The common thread running throughout these episodes is that I’ve not been guilty of swearing or being abusive (which would be rude). The fuss, I’ve finally realised, has been down to my ‘tone’. “T’ain’t what you say but the way that you say it. I’m not absolving myself of responsibility as, for example, during one interaction at work, I was told “You don’t know what I’m going through.” I could have resisted but I didn’t. I stoked the fire “Why should I care what you’re going through?” In mitigation, this was someone I’d never met, having a meltdown over the way I’d indicated that she needed to push the door, to open it. She came in angry, stomped out and returned moments later, to let me have it. She certainly pushed the door that time. It escalated rapidly from there and ended with a guy who runs one of the businesses, telling me I’d committed a ‘micro-aggression’… That was a year ago and it’s still a tad frosty between us. Hey-ho…

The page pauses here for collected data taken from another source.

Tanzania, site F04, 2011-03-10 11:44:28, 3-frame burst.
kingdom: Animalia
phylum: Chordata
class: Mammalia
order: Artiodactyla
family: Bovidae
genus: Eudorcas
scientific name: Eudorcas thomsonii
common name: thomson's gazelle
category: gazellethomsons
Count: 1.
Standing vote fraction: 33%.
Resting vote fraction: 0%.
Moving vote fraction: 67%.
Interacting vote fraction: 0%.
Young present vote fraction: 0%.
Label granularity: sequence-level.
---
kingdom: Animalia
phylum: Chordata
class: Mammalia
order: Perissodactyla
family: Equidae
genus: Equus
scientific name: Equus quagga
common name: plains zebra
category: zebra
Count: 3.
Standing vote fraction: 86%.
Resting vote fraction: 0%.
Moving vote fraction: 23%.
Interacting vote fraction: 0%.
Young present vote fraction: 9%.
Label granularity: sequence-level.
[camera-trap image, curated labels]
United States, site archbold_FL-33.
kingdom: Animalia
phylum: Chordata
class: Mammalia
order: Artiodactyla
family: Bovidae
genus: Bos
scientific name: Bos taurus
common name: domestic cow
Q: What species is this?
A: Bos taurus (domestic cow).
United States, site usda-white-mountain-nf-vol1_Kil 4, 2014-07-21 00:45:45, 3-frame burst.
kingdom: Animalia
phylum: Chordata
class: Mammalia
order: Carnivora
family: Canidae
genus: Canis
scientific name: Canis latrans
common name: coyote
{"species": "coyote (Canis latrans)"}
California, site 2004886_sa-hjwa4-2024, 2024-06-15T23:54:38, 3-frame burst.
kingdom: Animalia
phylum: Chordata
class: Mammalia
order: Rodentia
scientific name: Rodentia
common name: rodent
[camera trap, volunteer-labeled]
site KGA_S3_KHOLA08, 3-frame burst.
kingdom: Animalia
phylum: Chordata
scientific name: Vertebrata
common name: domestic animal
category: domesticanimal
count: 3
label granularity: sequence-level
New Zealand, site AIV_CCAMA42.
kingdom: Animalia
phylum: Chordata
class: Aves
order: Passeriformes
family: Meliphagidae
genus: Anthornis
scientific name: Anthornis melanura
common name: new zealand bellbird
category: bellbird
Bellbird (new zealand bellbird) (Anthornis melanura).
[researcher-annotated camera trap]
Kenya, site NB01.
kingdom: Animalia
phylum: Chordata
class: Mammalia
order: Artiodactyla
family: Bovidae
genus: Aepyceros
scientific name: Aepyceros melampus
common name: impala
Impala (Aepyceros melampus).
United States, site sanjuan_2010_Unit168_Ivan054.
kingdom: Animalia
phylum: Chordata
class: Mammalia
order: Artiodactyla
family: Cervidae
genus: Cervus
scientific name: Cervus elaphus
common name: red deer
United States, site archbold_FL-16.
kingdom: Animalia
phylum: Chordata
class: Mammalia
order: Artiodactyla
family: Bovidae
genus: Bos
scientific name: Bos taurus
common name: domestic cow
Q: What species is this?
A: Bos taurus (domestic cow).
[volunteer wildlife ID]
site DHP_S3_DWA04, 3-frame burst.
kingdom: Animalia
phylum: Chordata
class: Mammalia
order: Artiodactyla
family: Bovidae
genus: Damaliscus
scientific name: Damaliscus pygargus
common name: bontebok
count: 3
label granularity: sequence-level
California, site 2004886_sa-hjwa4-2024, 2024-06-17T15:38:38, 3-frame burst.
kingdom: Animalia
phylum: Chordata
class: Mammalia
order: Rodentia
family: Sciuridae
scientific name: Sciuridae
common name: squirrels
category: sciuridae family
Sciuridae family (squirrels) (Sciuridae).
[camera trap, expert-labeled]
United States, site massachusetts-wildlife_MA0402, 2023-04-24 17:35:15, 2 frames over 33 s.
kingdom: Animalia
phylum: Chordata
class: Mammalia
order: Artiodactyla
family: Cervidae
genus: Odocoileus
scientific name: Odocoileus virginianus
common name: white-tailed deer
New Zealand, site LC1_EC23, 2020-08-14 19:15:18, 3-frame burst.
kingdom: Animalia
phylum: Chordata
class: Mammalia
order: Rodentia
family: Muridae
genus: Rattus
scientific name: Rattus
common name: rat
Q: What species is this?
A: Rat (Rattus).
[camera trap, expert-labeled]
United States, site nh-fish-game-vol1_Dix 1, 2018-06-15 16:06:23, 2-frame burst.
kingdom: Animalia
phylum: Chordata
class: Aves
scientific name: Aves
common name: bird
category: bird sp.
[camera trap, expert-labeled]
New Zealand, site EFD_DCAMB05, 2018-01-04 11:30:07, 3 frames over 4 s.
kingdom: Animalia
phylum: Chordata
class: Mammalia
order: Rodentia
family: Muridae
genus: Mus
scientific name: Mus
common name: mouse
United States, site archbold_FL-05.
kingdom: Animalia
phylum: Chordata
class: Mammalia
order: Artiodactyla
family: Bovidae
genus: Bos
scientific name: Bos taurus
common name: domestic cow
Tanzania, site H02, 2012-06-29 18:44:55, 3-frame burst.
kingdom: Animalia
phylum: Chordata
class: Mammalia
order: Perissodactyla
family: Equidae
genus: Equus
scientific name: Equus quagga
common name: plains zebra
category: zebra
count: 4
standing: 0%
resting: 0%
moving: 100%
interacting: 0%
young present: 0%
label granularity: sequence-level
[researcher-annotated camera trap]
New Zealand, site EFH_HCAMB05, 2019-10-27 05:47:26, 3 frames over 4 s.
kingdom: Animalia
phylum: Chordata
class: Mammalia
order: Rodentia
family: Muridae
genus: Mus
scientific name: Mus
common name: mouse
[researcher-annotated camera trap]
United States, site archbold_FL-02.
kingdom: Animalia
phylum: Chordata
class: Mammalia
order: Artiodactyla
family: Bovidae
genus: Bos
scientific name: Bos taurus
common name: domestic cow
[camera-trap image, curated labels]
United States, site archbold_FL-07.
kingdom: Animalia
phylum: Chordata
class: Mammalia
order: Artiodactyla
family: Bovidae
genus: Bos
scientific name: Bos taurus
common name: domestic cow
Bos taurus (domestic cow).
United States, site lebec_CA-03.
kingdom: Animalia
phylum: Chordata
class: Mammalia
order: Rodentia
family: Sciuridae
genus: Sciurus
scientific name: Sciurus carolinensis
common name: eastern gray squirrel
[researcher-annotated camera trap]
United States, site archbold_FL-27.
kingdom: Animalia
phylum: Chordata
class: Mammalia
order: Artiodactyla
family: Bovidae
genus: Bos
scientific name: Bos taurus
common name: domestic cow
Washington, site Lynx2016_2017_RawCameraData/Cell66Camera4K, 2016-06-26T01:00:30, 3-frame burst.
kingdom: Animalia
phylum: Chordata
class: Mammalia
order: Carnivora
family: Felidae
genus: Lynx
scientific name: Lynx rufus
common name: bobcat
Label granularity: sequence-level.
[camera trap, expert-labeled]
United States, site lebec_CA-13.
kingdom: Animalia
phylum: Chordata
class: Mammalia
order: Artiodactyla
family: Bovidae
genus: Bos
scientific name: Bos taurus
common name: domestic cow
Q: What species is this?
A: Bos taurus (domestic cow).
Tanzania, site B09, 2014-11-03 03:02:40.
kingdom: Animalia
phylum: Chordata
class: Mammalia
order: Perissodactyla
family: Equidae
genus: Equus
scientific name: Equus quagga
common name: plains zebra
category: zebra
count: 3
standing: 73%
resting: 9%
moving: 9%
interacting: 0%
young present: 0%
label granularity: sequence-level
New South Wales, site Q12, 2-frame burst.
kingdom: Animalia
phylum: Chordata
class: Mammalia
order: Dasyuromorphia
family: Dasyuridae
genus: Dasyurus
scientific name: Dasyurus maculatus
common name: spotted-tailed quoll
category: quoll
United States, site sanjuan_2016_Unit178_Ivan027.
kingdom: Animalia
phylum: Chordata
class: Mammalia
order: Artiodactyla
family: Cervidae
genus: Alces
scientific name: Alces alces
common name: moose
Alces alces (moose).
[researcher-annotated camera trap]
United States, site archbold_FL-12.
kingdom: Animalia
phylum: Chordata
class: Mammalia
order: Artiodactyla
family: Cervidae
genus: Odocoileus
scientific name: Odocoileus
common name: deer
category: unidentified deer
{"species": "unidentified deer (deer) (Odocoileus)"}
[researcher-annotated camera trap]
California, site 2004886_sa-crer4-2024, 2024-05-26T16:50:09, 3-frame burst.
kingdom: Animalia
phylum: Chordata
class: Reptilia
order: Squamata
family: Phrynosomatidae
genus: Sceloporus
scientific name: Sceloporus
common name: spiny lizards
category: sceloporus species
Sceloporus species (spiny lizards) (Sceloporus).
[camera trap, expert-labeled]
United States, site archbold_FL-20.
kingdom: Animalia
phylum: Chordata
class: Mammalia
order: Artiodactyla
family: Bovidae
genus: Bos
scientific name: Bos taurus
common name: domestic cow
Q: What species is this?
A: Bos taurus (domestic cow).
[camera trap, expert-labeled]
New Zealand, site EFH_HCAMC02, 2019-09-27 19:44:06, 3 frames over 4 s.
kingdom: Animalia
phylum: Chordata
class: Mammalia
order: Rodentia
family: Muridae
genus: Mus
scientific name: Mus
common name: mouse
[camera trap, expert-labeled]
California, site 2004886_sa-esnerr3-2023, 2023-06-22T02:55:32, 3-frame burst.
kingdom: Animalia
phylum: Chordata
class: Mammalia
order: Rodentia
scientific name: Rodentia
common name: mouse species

Look, it’s not as though all this is all water off a duck’s back as it’s quite disturbing having people shouting at you for no apparent reason. Teasing those I know is one thing, antagonising those I don’t, is quite another. I’ve never been overly keen on winding up strangers as I’ve never been overly keen on getting chinned.
After one, particularly confusing episode, I spoke to someone close to me. As she’s something of a Pinko I’d expected chastisement but received sympathy “Oh, I know. They’re a nightmare. It’s Covid.” Her theory is that these youngsters spent a vital year of their development in lockdown, being consumed by introspection. I don’t want to get into a big thing about the lockdowns being right or wrong but there were three in the UK and an entire generation of kids effectively missed a year of their lives and while a year to someone my age isn’t a big deal- to a kid, it’s an eternity. Many of the posts on The Wonder of Me concern life as a teenager and it’s shocking to realise how little time elapsed between one escapade and another. One’s memory suggests that when you were going here and wearing this- you were a different person from when you were still going there and wearing that… As music plays a large part in one’s memories, it serves as a time-stamp. It’s extremely illuminating to look at the hits from a given year and realise two or three months elapsed between the stages that one had presumed, were separated, by years. Time and personal development move rapidly for young folks.
The situation wasn’t helped by the fact that many kids spent much of their time in isolation consuming social (in)justice posts on Tick-Tock and Instagram. Especially the former, which is alleged to be a tool of the CCP and serves only to bring about the demise of Western Civilisation. How much of that is true of course, is debatable. I mean, we appear to be doing a good job of that ourselves without aid from the CCP.
As ever, I digress… As hopelessly fragile as these individuals I’ve encountered are, they’ll be like battle-hardened Nam Vets, compared to what’s in-store. For, what’s about to be unleashed on society are the school system’s current ‘Year Elevens’. These poor fuckers were deprived of not one but two- critical stages of development. Leaving primary school and going into your first year of secondary, are (almost) universal rites of passage. Missing out on leaving one institution, where you’d made it to the top of the food chain, followed by the horror of being back at the bottom- in another, are experiences we’ve all lived through - for generations. All that is, except for the current Year Elevens. So, the gist of this post is, watch your tone folks.